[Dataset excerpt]
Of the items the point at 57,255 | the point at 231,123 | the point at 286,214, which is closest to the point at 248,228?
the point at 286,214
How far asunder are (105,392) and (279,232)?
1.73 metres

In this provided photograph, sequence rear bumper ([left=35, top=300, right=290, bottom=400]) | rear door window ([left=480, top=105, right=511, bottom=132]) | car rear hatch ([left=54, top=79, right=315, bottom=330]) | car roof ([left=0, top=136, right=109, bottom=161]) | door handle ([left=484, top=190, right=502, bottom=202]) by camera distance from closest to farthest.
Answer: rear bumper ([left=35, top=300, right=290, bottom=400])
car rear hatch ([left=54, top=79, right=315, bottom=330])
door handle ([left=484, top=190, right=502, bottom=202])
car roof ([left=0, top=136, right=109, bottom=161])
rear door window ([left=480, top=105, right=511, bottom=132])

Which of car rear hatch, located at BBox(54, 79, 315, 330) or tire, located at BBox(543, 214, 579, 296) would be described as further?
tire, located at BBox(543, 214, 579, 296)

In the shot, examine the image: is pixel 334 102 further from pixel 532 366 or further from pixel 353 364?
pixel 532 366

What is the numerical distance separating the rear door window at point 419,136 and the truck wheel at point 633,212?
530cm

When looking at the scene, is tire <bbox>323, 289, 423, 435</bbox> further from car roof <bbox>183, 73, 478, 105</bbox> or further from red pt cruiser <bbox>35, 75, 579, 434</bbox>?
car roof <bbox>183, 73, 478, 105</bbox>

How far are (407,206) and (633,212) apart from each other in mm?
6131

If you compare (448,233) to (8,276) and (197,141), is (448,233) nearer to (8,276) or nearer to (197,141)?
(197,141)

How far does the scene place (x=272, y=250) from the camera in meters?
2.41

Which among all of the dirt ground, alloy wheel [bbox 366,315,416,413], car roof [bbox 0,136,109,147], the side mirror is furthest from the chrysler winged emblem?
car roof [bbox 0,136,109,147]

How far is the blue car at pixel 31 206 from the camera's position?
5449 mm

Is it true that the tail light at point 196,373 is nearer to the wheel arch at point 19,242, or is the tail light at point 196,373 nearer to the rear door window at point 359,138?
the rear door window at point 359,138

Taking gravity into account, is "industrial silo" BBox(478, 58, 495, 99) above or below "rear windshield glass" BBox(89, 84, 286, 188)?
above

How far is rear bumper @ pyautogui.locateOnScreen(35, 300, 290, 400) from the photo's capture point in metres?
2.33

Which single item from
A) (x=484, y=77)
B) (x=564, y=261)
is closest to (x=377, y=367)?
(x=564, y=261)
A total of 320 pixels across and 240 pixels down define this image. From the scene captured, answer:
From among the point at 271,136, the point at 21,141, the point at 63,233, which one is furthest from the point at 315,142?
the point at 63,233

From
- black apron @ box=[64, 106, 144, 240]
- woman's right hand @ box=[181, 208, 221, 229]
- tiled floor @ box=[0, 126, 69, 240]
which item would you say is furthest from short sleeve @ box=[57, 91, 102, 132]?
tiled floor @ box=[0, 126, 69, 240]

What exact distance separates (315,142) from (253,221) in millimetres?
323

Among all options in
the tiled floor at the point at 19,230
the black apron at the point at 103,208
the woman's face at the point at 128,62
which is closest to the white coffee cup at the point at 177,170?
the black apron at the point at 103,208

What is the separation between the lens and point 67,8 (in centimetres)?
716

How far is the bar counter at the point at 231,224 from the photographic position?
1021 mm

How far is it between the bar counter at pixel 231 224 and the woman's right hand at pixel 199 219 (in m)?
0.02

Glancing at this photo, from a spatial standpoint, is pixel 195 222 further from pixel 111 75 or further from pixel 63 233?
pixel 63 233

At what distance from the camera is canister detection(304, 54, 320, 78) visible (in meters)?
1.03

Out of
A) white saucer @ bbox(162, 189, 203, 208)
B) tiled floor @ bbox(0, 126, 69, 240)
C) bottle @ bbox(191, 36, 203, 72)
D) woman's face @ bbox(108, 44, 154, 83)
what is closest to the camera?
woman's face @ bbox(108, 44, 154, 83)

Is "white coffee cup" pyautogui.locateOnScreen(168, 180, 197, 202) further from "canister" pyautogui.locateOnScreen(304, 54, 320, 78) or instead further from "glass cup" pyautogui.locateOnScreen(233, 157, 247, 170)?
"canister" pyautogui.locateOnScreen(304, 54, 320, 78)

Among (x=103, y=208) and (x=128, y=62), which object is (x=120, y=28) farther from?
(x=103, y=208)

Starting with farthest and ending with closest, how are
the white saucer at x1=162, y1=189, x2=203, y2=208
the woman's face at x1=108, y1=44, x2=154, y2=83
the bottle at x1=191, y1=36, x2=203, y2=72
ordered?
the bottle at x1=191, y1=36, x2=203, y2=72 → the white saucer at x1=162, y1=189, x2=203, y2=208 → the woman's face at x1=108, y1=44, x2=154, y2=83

What is being asked
Quote the stretch of lines above from the one containing "Among all options in" through the end of the records, both ends included.

Complete output
Among all options in
the tiled floor at the point at 19,230
the black apron at the point at 103,208
the woman's face at the point at 128,62
which is closest to the white coffee cup at the point at 177,170?
the black apron at the point at 103,208

What is the separation between the lens and point 67,8 (in centimetres)?
716

How far is the bar counter at the point at 231,224 from the photographic position?
1021 mm

How far is it between the bar counter at pixel 231 224 and the woman's right hand at pixel 199 219 (in m)?
0.02

Glancing at this photo, from a spatial standpoint, is pixel 195 222 further from pixel 111 75 or further from pixel 63 233?
pixel 63 233

At what distance from the camera is canister detection(304, 54, 320, 78) visible (in meters)?
1.03

Out of
A) white saucer @ bbox(162, 189, 203, 208)
B) tiled floor @ bbox(0, 126, 69, 240)
C) bottle @ bbox(191, 36, 203, 72)
D) woman's face @ bbox(108, 44, 154, 83)
what is closest to the camera?
woman's face @ bbox(108, 44, 154, 83)

Is "white coffee cup" pyautogui.locateOnScreen(168, 180, 197, 202) further from "canister" pyautogui.locateOnScreen(304, 54, 320, 78) or instead further from "glass cup" pyautogui.locateOnScreen(233, 157, 247, 170)?
"canister" pyautogui.locateOnScreen(304, 54, 320, 78)

Among (x=103, y=208) and (x=128, y=62), which object is (x=120, y=28) farther from?
(x=103, y=208)

Starting with farthest and ending with closest, how are
the white saucer at x1=162, y1=189, x2=203, y2=208
the woman's face at x1=108, y1=44, x2=154, y2=83
the bottle at x1=191, y1=36, x2=203, y2=72
ordered?
the bottle at x1=191, y1=36, x2=203, y2=72 → the white saucer at x1=162, y1=189, x2=203, y2=208 → the woman's face at x1=108, y1=44, x2=154, y2=83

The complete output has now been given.